6) Sur les demandes accessoires
M. [H] [D] sollicite la confirmation du jugement en ce qu’il a ordonné la rectification de l’attestation POLE EMPLOI et la condamnation de l’employeur à lui remettre une attestation conforme à ses droits sous astreinte de 100 euros par jour de retard. Toutefois, comme il ne développe aucun moyen au soutien de sa demande d’astreinte, la cour n’est pas saisie de cette demande en application de l’article 954 alinéa 3 du code de procédure pénale et le jugement sera confirmé de ce chef.
Le jugement du conseil de prud’hommes sera confirmé en ce qu’il a condamné la SAS GROUPE BOUHYER aux dépens et à payer au salarié une somme de 1.500 euros au titre de l’article 700 du code de procédure civile.
Dans la mesure où M. [H] [D] succombe dans ses prétentions à hauteur de cour, il sera condamné aux dépens exposés en appel.

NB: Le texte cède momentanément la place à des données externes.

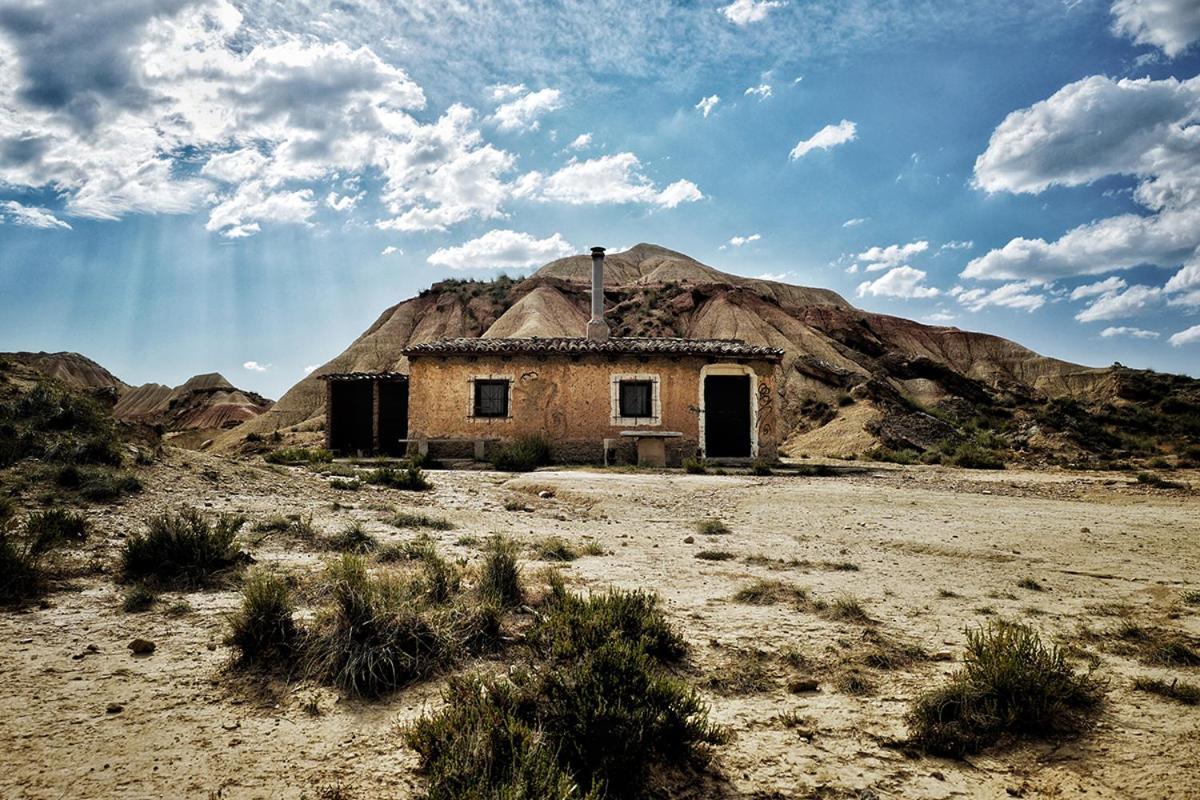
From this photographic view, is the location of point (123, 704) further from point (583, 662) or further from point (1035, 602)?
point (1035, 602)

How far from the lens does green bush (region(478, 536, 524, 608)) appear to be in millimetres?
4484

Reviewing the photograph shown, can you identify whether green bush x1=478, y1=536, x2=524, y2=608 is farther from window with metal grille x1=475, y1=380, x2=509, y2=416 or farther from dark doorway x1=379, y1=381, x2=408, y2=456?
dark doorway x1=379, y1=381, x2=408, y2=456

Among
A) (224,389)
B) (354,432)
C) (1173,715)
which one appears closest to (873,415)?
(354,432)

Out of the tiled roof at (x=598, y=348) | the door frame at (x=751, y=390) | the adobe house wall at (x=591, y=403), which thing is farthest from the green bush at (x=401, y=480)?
the door frame at (x=751, y=390)

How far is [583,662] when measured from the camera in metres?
3.17

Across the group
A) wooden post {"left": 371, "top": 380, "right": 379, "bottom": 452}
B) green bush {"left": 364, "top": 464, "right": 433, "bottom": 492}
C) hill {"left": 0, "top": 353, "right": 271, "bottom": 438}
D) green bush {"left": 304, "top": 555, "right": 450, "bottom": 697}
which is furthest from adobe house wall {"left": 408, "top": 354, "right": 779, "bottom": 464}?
hill {"left": 0, "top": 353, "right": 271, "bottom": 438}

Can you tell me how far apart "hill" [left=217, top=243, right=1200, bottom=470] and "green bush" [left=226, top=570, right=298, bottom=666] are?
19.6 meters

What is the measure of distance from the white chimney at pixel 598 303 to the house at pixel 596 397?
4.77 ft

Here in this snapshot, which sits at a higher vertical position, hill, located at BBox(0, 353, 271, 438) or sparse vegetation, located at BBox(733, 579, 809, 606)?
hill, located at BBox(0, 353, 271, 438)

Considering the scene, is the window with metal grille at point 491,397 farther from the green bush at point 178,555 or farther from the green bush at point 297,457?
the green bush at point 178,555

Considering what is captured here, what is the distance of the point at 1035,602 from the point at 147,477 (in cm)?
976

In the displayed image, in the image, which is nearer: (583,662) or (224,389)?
(583,662)

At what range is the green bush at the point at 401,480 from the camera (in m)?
10.9

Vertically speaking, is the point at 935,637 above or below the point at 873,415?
below
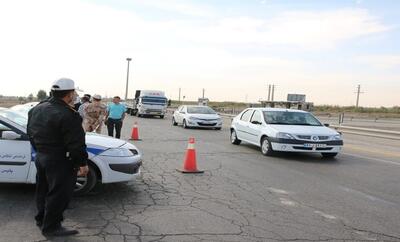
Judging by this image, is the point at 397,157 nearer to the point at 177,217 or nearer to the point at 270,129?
the point at 270,129

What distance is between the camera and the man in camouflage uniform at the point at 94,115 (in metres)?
11.9

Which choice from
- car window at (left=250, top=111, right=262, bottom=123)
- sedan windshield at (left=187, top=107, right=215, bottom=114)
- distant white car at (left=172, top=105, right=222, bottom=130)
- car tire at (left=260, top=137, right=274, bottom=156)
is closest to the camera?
car tire at (left=260, top=137, right=274, bottom=156)

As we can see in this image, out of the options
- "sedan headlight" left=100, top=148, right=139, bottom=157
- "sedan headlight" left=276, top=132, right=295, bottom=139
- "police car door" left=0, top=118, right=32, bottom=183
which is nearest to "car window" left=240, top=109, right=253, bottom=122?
"sedan headlight" left=276, top=132, right=295, bottom=139

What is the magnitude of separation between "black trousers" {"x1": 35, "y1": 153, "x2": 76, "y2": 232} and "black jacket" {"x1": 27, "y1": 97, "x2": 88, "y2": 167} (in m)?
0.09

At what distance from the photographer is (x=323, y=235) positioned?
18.2 ft

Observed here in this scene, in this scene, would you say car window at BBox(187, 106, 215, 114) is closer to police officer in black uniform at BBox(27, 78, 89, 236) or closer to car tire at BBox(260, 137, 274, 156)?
car tire at BBox(260, 137, 274, 156)

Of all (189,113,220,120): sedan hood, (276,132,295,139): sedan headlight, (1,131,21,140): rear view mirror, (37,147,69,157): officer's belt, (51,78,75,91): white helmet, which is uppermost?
(51,78,75,91): white helmet

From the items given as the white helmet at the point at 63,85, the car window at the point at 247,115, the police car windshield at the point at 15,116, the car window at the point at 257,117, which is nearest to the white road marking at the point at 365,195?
the white helmet at the point at 63,85

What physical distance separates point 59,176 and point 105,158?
6.53 ft

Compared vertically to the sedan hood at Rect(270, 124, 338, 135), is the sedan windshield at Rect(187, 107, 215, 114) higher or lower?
lower

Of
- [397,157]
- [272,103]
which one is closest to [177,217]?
[397,157]

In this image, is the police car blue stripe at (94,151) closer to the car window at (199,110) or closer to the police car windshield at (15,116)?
the police car windshield at (15,116)

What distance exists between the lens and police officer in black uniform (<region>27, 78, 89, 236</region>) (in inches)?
188

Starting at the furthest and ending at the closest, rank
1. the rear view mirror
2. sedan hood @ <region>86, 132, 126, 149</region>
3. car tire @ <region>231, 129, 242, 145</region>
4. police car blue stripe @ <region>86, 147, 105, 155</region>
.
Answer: car tire @ <region>231, 129, 242, 145</region>, sedan hood @ <region>86, 132, 126, 149</region>, police car blue stripe @ <region>86, 147, 105, 155</region>, the rear view mirror
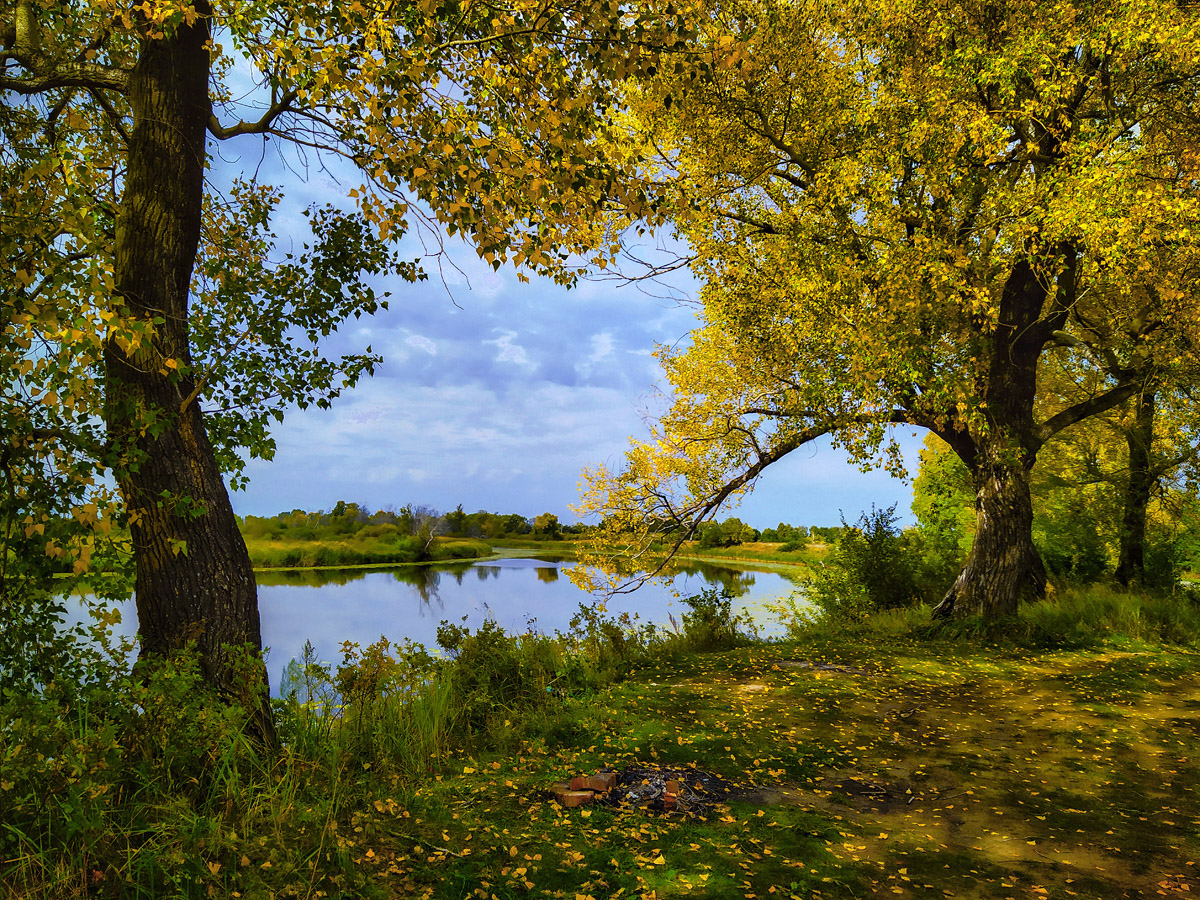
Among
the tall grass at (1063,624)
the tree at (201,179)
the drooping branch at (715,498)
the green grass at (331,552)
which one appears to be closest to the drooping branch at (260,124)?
the tree at (201,179)

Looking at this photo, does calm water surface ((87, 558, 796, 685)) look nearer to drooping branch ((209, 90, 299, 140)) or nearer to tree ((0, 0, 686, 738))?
tree ((0, 0, 686, 738))

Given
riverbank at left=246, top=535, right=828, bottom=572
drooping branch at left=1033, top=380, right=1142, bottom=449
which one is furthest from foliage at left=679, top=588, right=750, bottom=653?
riverbank at left=246, top=535, right=828, bottom=572

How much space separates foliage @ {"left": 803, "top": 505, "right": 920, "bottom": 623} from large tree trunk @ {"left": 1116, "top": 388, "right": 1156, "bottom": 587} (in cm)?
504

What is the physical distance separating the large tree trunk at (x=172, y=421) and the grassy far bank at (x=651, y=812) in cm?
107

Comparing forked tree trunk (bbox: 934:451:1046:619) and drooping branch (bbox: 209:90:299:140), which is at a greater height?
drooping branch (bbox: 209:90:299:140)

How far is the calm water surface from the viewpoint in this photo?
10.1 m

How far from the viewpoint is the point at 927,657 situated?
11031 millimetres

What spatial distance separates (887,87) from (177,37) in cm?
1105

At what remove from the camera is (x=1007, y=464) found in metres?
12.5

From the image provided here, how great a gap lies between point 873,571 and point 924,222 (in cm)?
769

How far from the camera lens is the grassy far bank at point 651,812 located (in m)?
3.84

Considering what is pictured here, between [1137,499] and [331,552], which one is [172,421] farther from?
[331,552]

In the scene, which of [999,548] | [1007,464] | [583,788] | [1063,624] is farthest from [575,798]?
[1063,624]

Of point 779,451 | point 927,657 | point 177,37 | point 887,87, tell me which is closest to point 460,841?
point 177,37
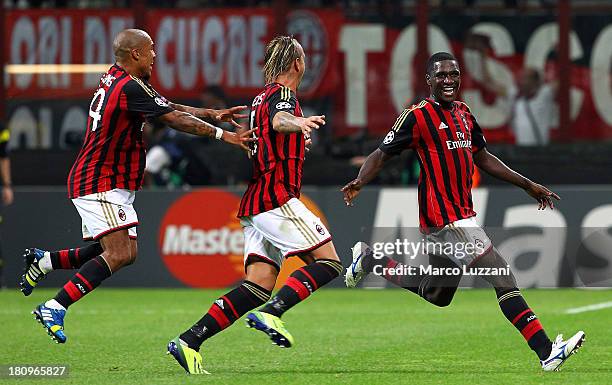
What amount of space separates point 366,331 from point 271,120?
3.58 m

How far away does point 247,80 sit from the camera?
744 inches

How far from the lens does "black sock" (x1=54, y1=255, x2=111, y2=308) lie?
930 centimetres

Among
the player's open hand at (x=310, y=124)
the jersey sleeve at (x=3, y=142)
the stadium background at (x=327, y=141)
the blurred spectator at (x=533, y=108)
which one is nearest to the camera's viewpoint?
the player's open hand at (x=310, y=124)

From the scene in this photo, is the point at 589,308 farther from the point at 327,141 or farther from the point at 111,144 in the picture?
the point at 111,144

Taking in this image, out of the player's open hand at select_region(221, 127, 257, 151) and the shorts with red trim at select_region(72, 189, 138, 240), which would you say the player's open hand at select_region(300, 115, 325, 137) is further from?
the shorts with red trim at select_region(72, 189, 138, 240)

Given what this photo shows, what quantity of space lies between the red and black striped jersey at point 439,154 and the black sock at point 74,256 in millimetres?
2184

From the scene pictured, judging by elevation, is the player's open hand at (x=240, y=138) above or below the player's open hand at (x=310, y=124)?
below

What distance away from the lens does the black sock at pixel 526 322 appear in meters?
8.84

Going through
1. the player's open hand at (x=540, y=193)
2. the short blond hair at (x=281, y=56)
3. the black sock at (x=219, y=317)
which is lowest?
the black sock at (x=219, y=317)

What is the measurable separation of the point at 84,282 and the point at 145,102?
48.9 inches

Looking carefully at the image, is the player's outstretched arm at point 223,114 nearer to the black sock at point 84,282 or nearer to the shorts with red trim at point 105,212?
the shorts with red trim at point 105,212

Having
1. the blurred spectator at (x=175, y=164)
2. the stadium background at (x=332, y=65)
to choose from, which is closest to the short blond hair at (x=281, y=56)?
the blurred spectator at (x=175, y=164)

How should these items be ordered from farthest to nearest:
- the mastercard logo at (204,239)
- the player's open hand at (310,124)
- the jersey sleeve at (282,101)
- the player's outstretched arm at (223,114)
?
the mastercard logo at (204,239) < the player's outstretched arm at (223,114) < the jersey sleeve at (282,101) < the player's open hand at (310,124)

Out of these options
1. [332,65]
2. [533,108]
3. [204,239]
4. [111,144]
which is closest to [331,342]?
[111,144]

Cependant, l’équité ne commande pas d’allouer à la SAS GROUPE BOUHYER une quelconque somme au titre des frais irrépétibles qu’elle a exposés à hauteur d’appel.
Par ces motifs :
La cour, statuant publiquement et contradictoirement, après en avoir délibéré conformément à la loi,
Déclare irrecevable la demande de sursis à statuer formée à titre subsidiaire par M. [H] [D] ;
Confirme le jugement du conseil de prud’hommes sauf en ce qu’il a condamné la SAS GROUPE BOUHYER à payer à M. [H] [D] la somme de 422,72 euros au titre d’un rappel d’indemnité de préavis et celle de 2.301,61 euros au titre d’un rappel d’indemnité de licenciement ;
Statuant à nouveau,
Déboute M. [H] [D] de sa demande au titre d’un rappel d’indemnité de préavis ;
Condamne la SAS GROUPE BOUHYER, venant aux droits de la société Fonderies Beroudiaux, à payer à M. [H] [D] la somme de 161,30 euros au titre d’un rappel d’indemnité spéciale de licenciement ;
Y ajoutant,
Condamne M. [H] [D] aux dépens d’appel ;
Déboute la SAS GROUPE BOUHYER de sa demande au titre des frais irrépétibles d’appel.